-- Exercise details --
Skip pictures in the listing below; copy exactly the lines from the one with "Photographed are seats" through the one with "2. Hang glide", inclusive.

-- Data extract --
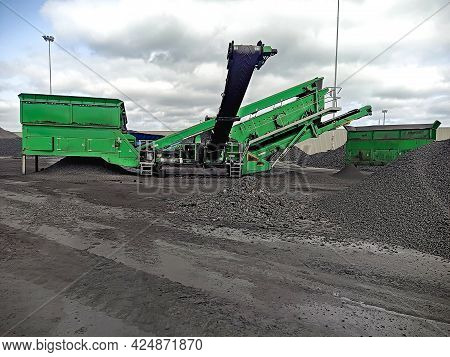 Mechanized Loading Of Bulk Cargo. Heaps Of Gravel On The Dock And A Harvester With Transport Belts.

...

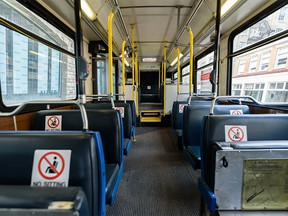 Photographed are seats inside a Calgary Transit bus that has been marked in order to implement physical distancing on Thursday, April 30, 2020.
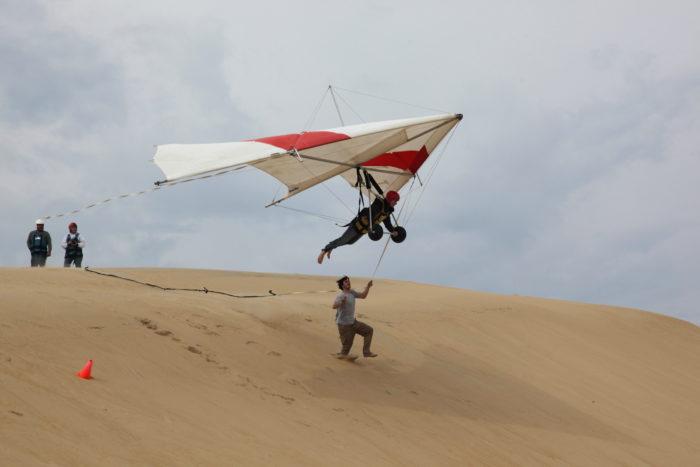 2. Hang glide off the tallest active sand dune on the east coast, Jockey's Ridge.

==

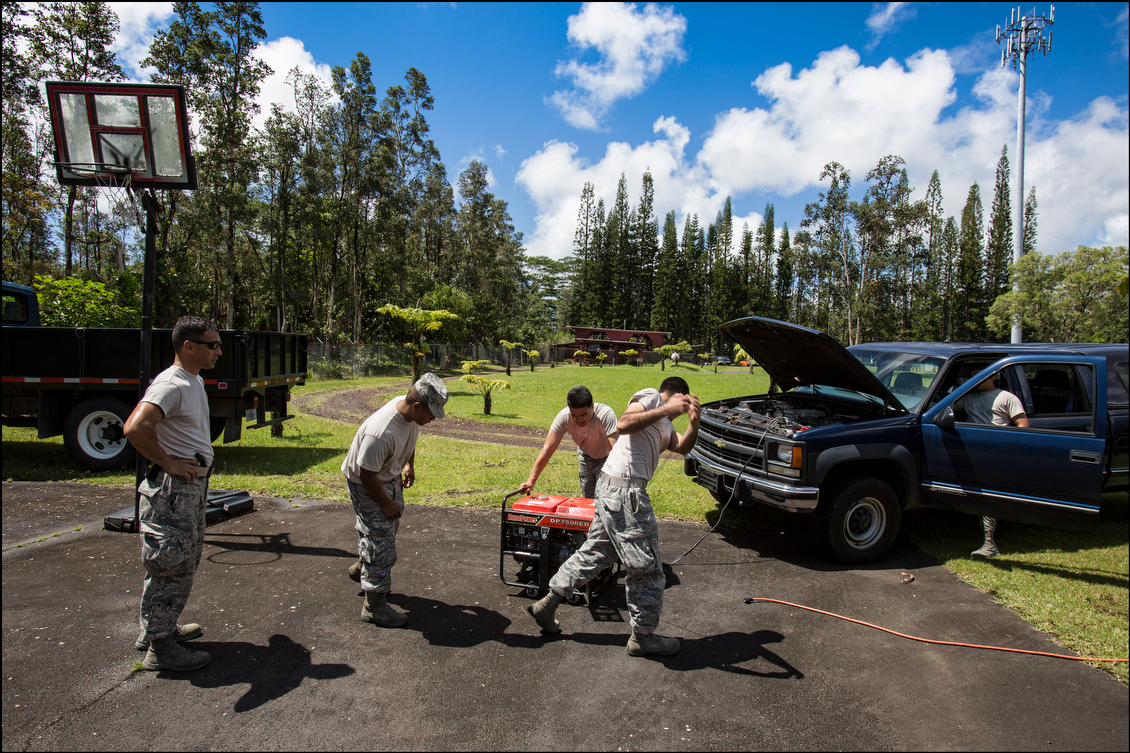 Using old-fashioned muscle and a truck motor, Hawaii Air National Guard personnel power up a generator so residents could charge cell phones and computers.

-- Written reply --
 Photographed are seats inside a Calgary Transit bus that has been marked in order to implement physical distancing on Thursday, April 30, 2020.
 2. Hang glide off the tallest active sand dune on the east coast, Jockey's Ridge.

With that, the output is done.